Available data: Begin

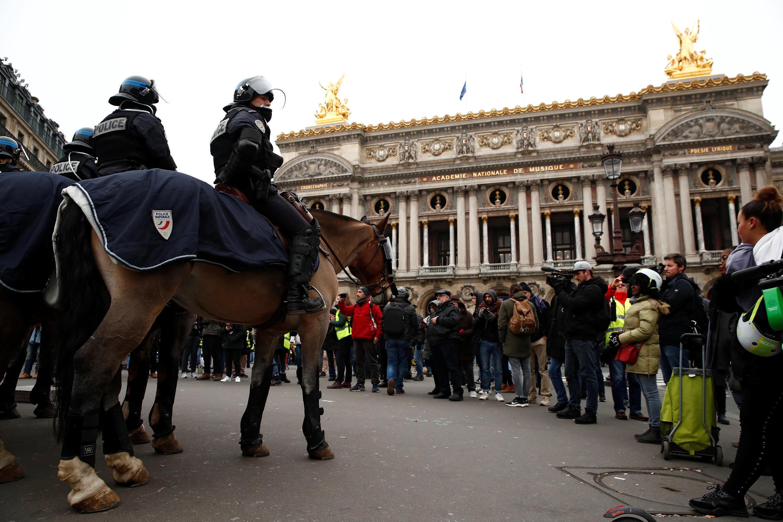 """Regimento da cavalaria cerca """"coletes amarelos"""" na praça da Ópera, em Paris."""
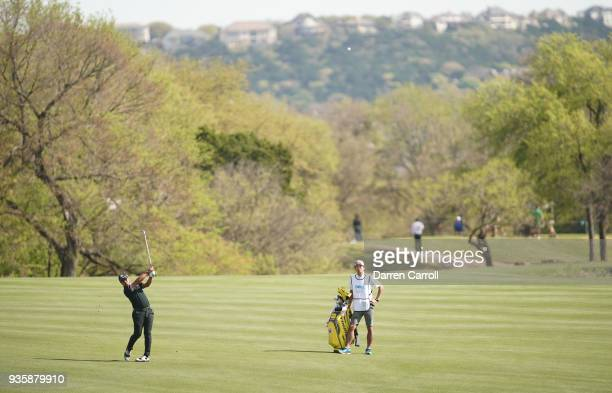 Yusaku Miyazato of Japan plays a shot on the second hole during the first round of the World Golf ChampionshipsDell Match Play at Austin Country Club...
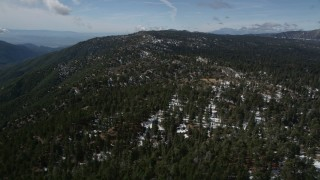 AX0009_137 - 5K stock footage aerial video of patches of snow and evergreen forest in the San Bernardino Mountains, California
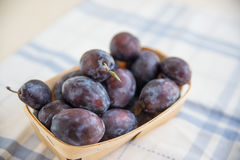 Fresh ripe plums. In a bowl Stock Photo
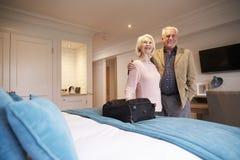 Höga par som ankommer i hotellrum på semester arkivfoto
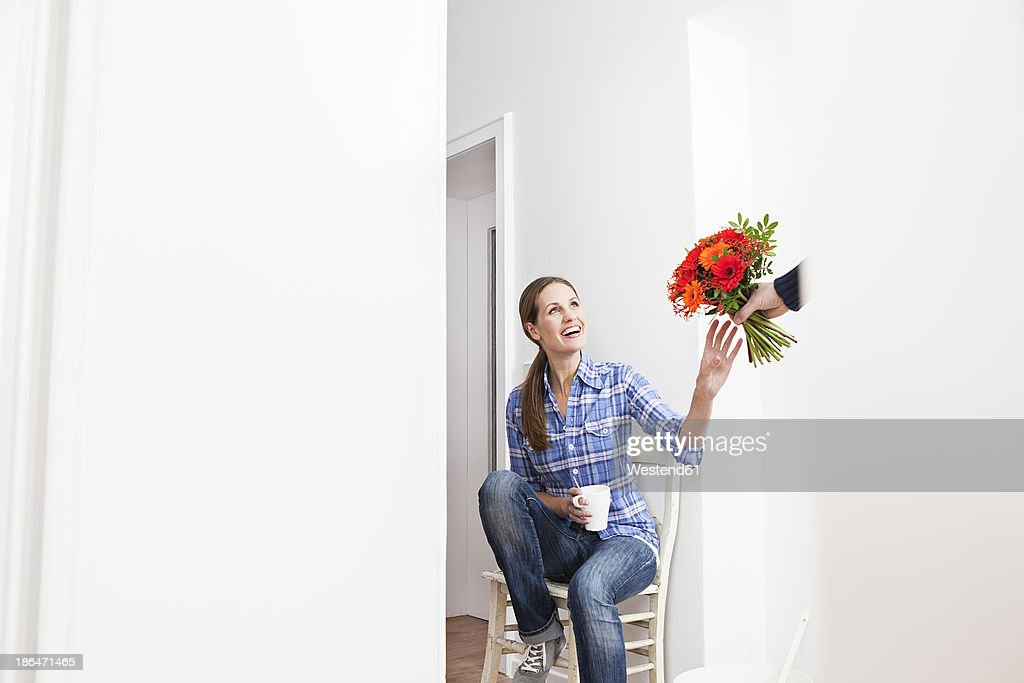 Human hand giving bunch of flowers to woman, smiling : Stock-Foto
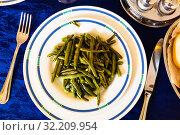 Купить «Portion of stewed green beans», фото № 32209954, снято 19 октября 2019 г. (c) Яков Филимонов / Фотобанк Лори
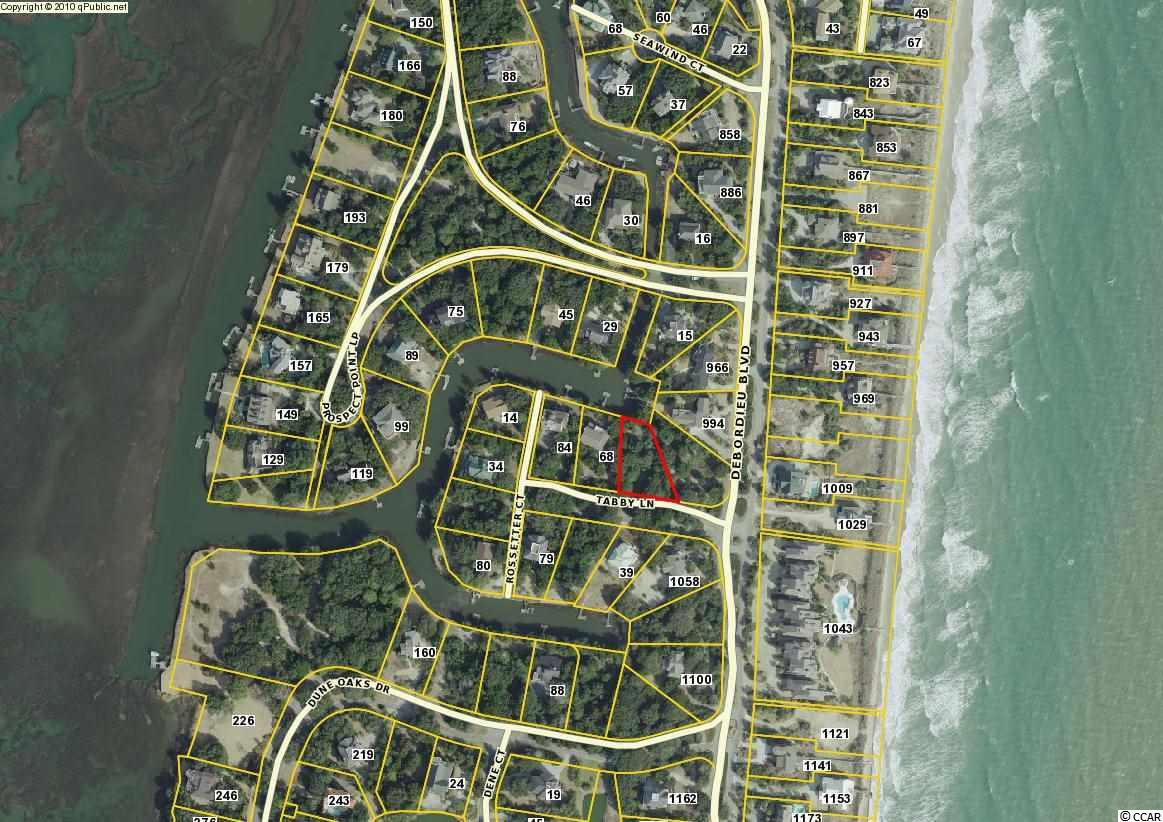 """Island Community - Beautiful homesite on DeBordieu's private Tabby Lane finger canal.  This is a prime spot for your new beach home - conveniently positioned right across the street from a beach access with space for you to put in a dock so that you can get out to Debidue Channel in seconds.  From there, enjoy fishing among the beautiful marsh grass in the creeks or cruise all the way out to the Atlantic.  DeBordieu Colony is a very private, oceanfront, gated community located near Pawleys Island, South Carolina on the coast between Charleston and Myrtle Beach. The onsite private DeBordieu Club offers amenities such as golf, tennis, and multiple dining options to DeBordieu Club members and guests. Natural amenities include miles of beach and tidal creeks, an on-site nature preserve with walking trails and bike paths, and a delightful year round climate. DeBordieu is home to a limited number of fortunate folks that enjoy the finest '""""Lowcountry Lifestyle"""" as either permanent residents or second home owners."""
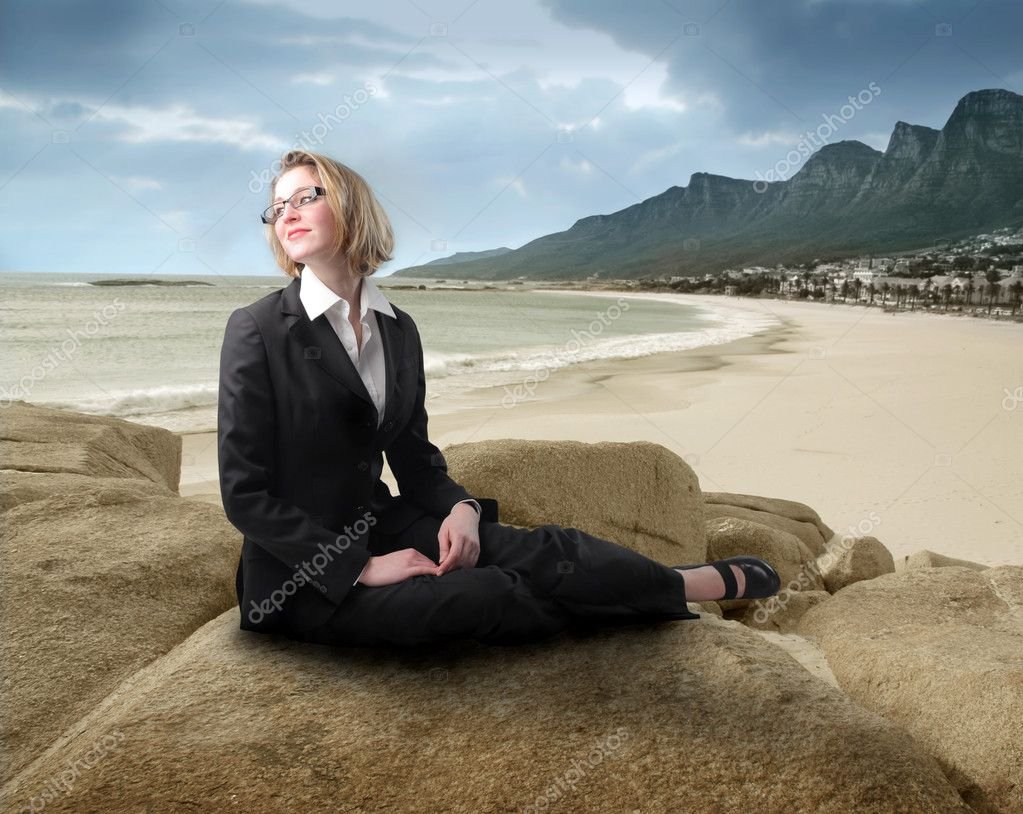 Smiling businesswoman sitting on a rock at the seaside — Stock Photo #3194405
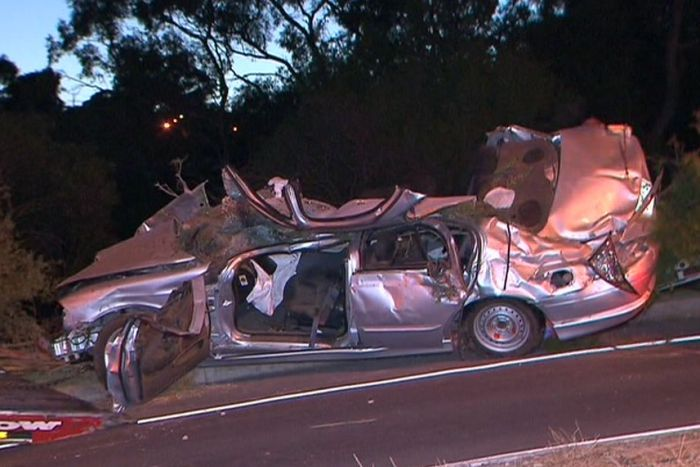 The wreckage of a silver Ford sedan after crashing into trees.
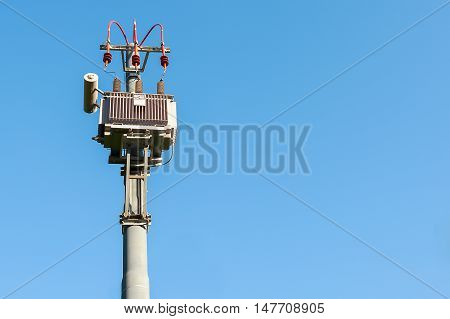 Electrical transformer to electrical pylon against the blue sky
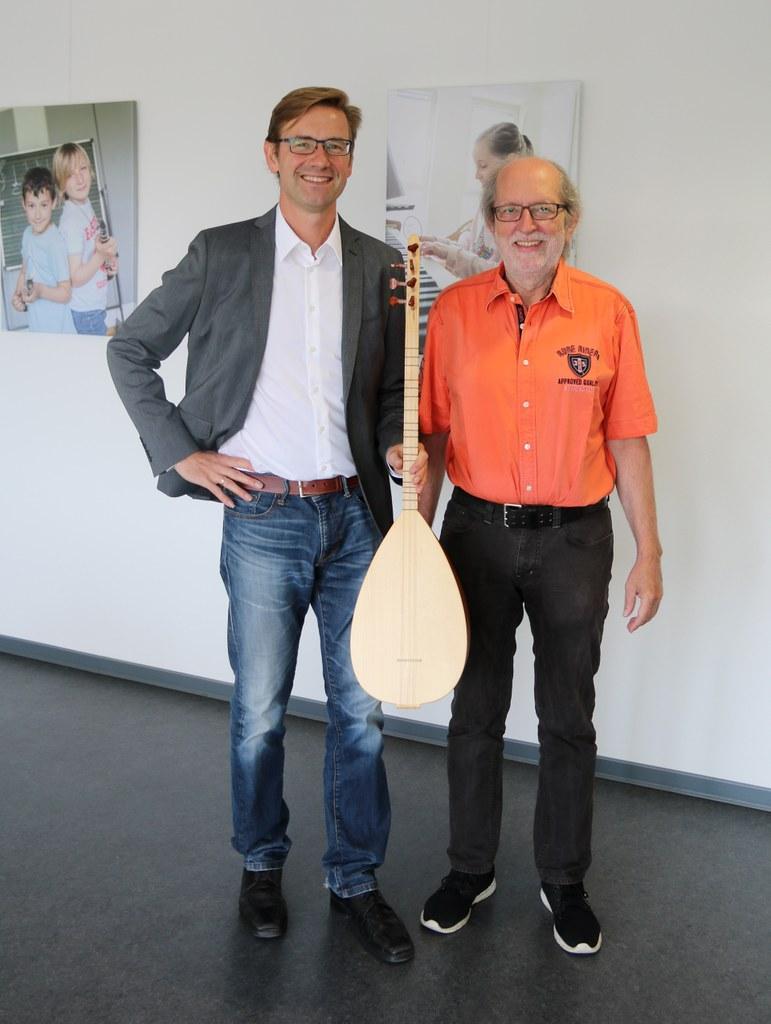 Musikschulleiter Holger Müller und sein Stellvertreter Jochen Büttner mit der Langhalslaute bağlama, für die Unterricht ab Oktober neu im Programm ist.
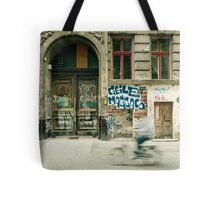 Bike riding through the streets of Berlin  Tote Bag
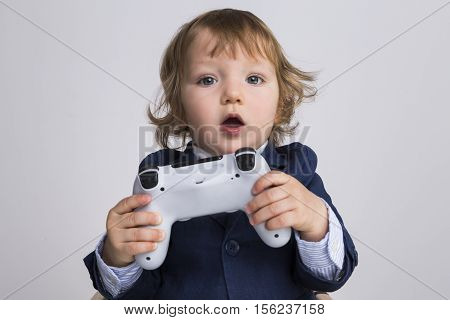 Surprised little boy holding a game controller and looking to the camera. Concept of gaming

Available data: End

• Problem to work on: Transcribe exactly the line that contains "Musikschulleiter Holger Müller" and each line after it through the end of the listing. Leave out the pictures.

• Exercise output:
 Musikschulleiter Holger Müller und sein Stellvertreter Jochen Büttner mit der Langhalslaute bağlama, für die Unterricht ab Oktober neu im Programm ist.
 Bike riding through the streets of Berlin  Tote Bag
 Surprised little boy holding a game controller and looking to the camera. Concept of gaming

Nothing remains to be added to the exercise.